* START PASSAGE GIVEN *

Love is a evidence of a true Christian. It is how we care for one another and it is how we might attract someone to Christ.

By trusting God, through Christ we are transformed by love and indwelt by the Holy Spirit, which produces the fruit of the spirit. “...love comes from God. Everyone who loves has been born of God and knows God. Whoever does not love does not know God, because God is love….Whoever lives in love lives in God, and God in him….We love because He first loved us” (1 Jn.4:7b,8,16b,19).

God has provided us with the tools (repentance, prayer, his Word) we need to break free by gaining an understanding and by trusting him. As you turn your troubles over to him you can feel safe, secure, and loved. A relationship with God is meant to be a love affair of the heart—between father and child. John said, “We love because he first loved us” (4:19).

John Newton, the author of the song Amazing Grace, was the captain of a slave trading ship. After a life-changing experience with Christ he wrote,  "The love of God, as manifested in Jesus Christ, is what I would wish to be the abiding object of my contemplation; not merely to speculate upon it as a doctrine, but so to feel it, and my own interest in it, as to have my heart filled with its effects, and transformed into its resemblance; that, with this glorious Exemplar in my view, I may be animated to a spirit of benevolence, love, and compassion, to all around me; that my love may be primarily fixed upon him who has so loved me, and then, for his sake, diffused to all his children, and to all his creatures."

Jesus is the great exemplar! He showed us how to love.

We Love by Abiding in His Love

"I am the true vine, and my Father is the vinedresser. Every branch in me that does not bear fruit, he takes away; and every branch that bears fruit, he prunes it so that it may bear more fruit. You are already clean because of the word which I have spoken to you. Abide in me, and I in you. As the branch cannot bear fruit of itself unless it abides in the vine, so neither can you unless you abide in me.  I am the vine, you are the branches; he who abides in me and I in him, he bears much fruit, for apart from me you can do nothing. If anyone does not abide in me, he is thrown away as a branch and dries up; and they gather them, and cast them into the fire and they are burned. If you abide in me, and my words abide in you, ask whatever you wish, and it will be done for you. My Father is glorified by this, that you bear much fruit, and so prove to be my disciples. Just as the Father has loved me, I have also loved you; abide in my love.

* END PASSAGE GIVEN *
* START EXCERPTED RECORDS *

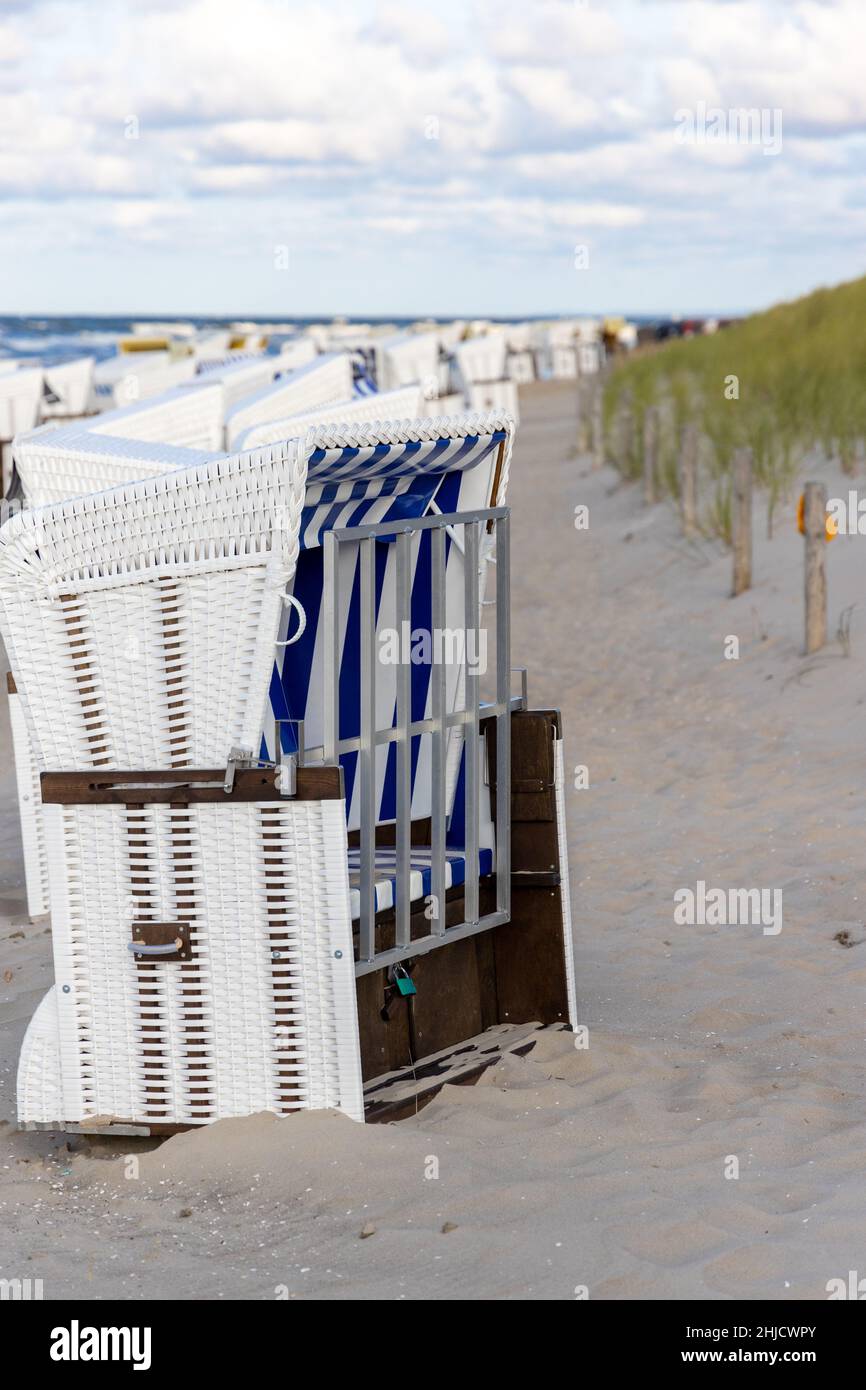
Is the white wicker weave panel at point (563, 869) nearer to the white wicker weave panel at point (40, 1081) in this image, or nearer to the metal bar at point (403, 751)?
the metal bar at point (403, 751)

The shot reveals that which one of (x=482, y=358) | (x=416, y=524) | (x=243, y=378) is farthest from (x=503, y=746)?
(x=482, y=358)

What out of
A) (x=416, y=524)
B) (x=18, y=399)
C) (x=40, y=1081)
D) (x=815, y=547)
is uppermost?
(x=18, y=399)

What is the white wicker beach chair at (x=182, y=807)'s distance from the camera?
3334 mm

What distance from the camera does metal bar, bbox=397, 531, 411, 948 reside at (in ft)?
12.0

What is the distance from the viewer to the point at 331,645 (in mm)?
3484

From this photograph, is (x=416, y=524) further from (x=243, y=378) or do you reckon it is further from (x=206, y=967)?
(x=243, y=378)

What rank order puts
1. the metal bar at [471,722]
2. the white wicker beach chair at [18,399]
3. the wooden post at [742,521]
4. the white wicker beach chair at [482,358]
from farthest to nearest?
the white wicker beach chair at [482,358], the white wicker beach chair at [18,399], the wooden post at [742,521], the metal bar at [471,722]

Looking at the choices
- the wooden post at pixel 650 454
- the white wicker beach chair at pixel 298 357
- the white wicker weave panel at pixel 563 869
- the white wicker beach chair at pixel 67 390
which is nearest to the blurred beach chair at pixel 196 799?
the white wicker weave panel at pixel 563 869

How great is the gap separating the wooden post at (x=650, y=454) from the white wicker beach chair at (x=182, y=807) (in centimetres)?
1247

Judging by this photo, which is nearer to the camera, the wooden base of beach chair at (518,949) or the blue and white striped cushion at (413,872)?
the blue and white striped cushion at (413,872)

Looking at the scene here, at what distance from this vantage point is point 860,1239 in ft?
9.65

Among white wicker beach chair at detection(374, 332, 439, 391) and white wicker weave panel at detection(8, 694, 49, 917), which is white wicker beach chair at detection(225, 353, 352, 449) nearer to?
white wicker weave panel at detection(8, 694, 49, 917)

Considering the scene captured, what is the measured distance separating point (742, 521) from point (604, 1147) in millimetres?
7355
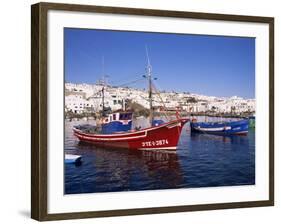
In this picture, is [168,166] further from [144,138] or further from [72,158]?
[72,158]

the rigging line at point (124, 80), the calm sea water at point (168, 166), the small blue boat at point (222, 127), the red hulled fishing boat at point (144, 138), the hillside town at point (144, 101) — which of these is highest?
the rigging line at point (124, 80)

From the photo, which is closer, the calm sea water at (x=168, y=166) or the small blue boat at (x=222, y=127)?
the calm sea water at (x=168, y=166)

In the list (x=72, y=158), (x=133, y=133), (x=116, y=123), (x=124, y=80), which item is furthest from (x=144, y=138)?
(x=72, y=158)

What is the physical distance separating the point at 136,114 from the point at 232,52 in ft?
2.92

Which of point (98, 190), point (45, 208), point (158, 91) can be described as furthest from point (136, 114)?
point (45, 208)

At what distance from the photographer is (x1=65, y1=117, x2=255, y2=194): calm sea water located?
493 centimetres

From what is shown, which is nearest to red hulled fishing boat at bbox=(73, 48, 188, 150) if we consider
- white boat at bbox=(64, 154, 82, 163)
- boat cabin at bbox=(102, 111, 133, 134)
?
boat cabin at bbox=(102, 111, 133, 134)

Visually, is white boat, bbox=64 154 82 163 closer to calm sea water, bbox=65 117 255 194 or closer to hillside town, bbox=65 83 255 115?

* END EXCERPTED RECORDS *

| PROMPT |
Change "compassion" to "kindness" in the passage on Christian love, and write out that passage from "John Newton, the" up to and including "how to love.".

| THE COMPLETED TASK |
John Newton, the author of the song Amazing Grace, was the captain of a slave trading ship. After a life-changing experience with Christ he wrote,  "The love of God, as manifested in Jesus Christ, is what I would wish to be the abiding object of my contemplation; not merely to speculate upon it as a doctrine, but so to feel it, and my own interest in it, as to have my heart filled with its effects, and transformed into its resemblance; that, with this glorious Exemplar in my view, I may be animated to a spirit of benevolence, love, and kindness, to all around me; that my love may be primarily fixed upon him who has so loved me, and then, for his sake, diffused to all his children, and to all his creatures."

Jesus is the great exemplar! He showed us how to love.